Indie author Ben Batchelder – who describes writing as his fourth (and final) career – says that he didn’t write his second book. Rather, To Belém & Back “first wrote me.”

His self-published tale of traveling the backroads of Brazil with his black lab, Atlas, received a starred review from Publishers Weekly, with our reviewer describing the book as “insightful and poignant” and praising Batchedler for “seamlessly combin[ing] the personal, the political, and the cultural.”

Despite his success, Batchelder says he wishes he'd delayed publishing his book until he'd created a pre-publishing marketing plan. “How to order and receive proofs over many months, prior to publishing on CreateSpace, is not self-evident. So my official publish date was months prior to the actual launch, which detracts from the freshness of the project.”

The author describes self-publishing as an “expansive undertaking” – but one that was made easier by publishing his first two books closely together – adding that being an indie author opens “a vast new world of learning: new or updated software, finding readers, new blog sites, designing covers...and proofing, proofing, proofing.”

Perhaps most surprising to Batchelder was the positive response and overwhelming support he has received from friends, both old and new: “[Publicity] events have flushed out old friends, made new ones, built contacts lists, and provided fodder for blogs and various social media platforms.”

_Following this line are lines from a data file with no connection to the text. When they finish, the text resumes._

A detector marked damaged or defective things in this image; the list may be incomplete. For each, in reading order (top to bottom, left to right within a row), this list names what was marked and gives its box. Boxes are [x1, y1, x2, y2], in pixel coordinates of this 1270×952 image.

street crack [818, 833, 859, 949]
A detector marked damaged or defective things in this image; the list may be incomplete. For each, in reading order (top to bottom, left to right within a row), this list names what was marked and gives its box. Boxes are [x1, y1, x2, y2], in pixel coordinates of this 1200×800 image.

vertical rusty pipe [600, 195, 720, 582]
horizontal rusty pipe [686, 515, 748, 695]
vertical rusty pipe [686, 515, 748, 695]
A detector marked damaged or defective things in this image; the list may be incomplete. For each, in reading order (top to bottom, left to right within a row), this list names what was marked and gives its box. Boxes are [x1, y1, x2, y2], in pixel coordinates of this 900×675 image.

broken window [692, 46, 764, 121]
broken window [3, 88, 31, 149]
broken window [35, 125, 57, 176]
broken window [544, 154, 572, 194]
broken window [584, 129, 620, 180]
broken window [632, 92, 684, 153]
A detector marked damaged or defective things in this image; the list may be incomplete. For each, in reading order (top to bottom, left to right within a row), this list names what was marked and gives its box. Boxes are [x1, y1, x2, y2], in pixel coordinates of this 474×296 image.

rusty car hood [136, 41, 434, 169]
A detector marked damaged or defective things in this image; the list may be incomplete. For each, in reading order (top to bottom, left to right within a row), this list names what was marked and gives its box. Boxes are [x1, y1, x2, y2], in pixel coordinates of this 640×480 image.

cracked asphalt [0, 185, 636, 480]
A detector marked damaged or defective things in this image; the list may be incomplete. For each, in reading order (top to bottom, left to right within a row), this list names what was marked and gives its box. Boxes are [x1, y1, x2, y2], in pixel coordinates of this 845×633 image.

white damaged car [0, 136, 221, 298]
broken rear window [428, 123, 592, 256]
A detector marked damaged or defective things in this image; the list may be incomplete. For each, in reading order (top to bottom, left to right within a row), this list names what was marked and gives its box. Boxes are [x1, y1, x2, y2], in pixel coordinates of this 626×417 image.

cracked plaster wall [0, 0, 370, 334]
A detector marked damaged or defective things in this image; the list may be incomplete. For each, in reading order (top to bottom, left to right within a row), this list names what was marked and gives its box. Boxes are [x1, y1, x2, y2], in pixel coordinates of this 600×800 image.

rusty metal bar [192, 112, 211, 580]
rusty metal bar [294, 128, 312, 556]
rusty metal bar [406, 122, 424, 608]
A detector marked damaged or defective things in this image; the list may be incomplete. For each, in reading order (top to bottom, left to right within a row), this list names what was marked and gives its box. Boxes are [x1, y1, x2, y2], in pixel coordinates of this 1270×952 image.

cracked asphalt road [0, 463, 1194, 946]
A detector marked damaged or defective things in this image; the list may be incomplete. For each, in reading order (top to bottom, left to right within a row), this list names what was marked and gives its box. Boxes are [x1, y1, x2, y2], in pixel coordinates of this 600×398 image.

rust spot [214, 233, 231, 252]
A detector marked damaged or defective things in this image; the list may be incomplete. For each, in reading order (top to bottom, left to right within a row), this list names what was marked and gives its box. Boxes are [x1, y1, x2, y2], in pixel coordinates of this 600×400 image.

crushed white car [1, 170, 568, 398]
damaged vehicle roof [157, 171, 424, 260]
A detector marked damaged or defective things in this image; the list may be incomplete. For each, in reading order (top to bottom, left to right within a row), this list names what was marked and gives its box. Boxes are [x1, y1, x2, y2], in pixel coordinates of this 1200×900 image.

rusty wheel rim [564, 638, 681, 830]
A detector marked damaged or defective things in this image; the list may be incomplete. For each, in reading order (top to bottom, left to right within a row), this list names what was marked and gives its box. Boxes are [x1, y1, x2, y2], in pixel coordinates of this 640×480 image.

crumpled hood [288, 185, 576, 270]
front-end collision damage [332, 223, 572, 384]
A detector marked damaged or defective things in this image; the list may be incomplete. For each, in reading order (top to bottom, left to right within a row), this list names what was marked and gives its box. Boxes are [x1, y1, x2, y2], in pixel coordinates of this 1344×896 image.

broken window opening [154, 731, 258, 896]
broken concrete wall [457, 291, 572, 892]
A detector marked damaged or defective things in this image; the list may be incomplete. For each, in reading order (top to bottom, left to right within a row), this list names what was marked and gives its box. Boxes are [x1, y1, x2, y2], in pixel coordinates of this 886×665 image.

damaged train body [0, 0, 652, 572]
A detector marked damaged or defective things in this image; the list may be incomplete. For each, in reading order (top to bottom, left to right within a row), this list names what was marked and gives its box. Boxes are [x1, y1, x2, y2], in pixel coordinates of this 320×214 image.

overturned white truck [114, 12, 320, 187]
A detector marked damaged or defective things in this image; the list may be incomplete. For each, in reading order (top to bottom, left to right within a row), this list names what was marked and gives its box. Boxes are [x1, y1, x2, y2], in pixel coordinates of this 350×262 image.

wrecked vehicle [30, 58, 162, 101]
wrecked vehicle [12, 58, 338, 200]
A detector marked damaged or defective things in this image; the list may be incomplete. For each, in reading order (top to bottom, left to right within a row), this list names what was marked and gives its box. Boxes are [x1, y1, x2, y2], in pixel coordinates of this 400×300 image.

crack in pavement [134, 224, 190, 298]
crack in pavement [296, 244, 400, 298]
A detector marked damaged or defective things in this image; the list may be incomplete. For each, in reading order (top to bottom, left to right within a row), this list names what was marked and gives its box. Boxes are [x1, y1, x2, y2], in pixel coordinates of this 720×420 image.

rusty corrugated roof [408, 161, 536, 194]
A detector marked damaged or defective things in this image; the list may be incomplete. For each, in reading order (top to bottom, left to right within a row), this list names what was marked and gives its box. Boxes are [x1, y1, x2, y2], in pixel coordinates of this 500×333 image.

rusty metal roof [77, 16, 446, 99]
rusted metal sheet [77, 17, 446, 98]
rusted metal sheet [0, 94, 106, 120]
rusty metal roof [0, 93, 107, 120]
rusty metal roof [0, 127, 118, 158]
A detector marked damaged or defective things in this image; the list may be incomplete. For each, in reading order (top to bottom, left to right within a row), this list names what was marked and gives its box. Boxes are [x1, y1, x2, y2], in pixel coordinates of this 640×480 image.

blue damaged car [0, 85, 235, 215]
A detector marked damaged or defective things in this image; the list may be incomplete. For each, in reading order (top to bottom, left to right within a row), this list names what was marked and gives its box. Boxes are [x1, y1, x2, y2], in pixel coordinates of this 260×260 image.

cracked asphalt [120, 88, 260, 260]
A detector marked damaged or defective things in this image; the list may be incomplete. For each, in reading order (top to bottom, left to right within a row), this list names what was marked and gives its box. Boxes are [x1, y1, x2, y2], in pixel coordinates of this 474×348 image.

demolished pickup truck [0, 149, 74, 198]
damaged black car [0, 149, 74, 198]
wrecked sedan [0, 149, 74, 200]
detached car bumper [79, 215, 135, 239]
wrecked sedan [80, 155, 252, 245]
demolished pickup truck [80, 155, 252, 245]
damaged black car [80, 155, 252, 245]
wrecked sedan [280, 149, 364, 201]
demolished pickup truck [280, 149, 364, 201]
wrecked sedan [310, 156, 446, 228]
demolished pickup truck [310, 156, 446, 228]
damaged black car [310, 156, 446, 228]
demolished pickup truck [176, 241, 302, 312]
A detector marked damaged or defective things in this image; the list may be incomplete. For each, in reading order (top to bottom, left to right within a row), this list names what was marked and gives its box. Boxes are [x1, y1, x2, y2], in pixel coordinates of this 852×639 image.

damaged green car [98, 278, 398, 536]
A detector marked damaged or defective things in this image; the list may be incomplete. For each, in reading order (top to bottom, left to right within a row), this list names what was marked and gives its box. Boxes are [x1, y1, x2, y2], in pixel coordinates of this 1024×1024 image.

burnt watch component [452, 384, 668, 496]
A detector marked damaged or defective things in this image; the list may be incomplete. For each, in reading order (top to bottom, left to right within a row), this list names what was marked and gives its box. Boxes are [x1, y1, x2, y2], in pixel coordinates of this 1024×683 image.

We asked Batchelder to give his fellow indie authors some self-publishing tips:

Patience

“I strongly recommend resisting the urge to publish your first work as quickly as possible. Rather, proof it, reread it, get comments, proof it again, and devise a pre- and post-publishing marketing plan.” 

Persistence

“Don’t be discouraged by rejection or settle for good-enough. In marketing-speak, make it the highest quality product you humanly can, and -- with some doggedness and hard work on your part -- the product will then sell itself.” 

Prayers

“Self-explanatory. You won’t succeed by yourself or necessarily on your own terms.”